Stated goal
Return, without any change, the lines of the material from its first line through the line that contains "5512 millimetres". Include both of those lines.

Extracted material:
** start **

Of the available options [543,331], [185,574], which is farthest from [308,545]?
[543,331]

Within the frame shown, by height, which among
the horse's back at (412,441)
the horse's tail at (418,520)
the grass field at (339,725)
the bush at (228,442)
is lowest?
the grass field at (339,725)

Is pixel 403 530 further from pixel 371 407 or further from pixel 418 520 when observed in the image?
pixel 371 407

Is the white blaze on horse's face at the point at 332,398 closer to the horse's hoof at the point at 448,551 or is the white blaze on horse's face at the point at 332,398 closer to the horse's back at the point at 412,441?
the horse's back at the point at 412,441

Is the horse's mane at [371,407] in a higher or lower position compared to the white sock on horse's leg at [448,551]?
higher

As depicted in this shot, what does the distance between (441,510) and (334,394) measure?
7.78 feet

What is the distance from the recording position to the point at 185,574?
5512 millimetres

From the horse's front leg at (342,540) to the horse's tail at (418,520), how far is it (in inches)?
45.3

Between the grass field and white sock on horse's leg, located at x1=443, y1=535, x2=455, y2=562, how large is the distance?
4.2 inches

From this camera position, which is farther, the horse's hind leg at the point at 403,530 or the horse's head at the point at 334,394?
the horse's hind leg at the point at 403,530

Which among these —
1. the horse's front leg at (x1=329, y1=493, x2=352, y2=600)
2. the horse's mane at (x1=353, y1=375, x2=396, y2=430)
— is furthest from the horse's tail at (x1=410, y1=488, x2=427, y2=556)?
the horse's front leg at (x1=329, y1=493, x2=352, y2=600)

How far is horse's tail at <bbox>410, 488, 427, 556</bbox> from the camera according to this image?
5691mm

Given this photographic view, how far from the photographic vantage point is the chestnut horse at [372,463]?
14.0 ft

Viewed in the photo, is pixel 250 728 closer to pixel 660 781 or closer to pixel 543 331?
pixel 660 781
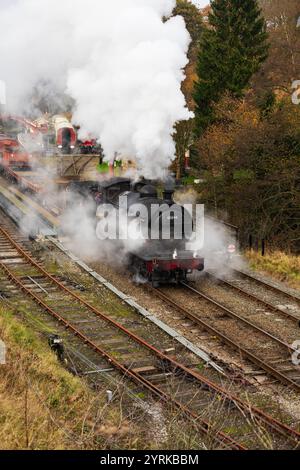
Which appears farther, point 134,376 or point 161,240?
point 161,240

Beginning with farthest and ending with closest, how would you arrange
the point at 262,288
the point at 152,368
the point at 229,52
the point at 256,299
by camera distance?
the point at 229,52 → the point at 262,288 → the point at 256,299 → the point at 152,368

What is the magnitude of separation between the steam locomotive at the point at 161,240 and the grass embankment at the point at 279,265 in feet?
9.00

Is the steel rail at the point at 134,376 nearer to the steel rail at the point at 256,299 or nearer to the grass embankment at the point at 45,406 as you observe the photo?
the grass embankment at the point at 45,406

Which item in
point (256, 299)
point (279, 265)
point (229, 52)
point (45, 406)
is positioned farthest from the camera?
point (229, 52)

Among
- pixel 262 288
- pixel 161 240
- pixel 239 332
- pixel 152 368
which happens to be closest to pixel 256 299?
pixel 262 288

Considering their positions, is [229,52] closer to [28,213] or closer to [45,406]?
[28,213]

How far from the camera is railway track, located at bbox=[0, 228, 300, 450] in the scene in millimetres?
7109

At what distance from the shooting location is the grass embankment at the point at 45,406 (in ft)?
19.0

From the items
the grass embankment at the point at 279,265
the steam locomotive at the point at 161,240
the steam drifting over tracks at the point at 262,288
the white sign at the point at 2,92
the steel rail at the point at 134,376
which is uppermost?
the white sign at the point at 2,92

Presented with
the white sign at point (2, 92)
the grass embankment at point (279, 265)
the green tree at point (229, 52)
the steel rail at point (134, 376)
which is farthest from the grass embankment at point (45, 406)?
the green tree at point (229, 52)

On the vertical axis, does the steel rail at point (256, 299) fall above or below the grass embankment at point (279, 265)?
below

** end **

Answer to the task
Of the available options [543,331], [185,574], which is farthest from [308,545]?
[543,331]

Within the frame shown, by height, which among
the horse's back at (412,441)
the horse's tail at (418,520)
the grass field at (339,725)
the bush at (228,442)
is lowest?
the grass field at (339,725)

Is pixel 403 530 further from pixel 371 407 or further from pixel 418 520 when observed in the image?
pixel 371 407

Is the white blaze on horse's face at the point at 332,398 closer to the horse's hoof at the point at 448,551 or is the white blaze on horse's face at the point at 332,398 closer to the horse's back at the point at 412,441?
the horse's back at the point at 412,441

Is the horse's mane at [371,407] in a higher or lower position compared to the white sock on horse's leg at [448,551]?
higher

As depicted in this shot, what does the distance between (441,510) and (334,394) measure?
7.78 feet

What is the distance from the recording position to the point at 185,574?
5512 millimetres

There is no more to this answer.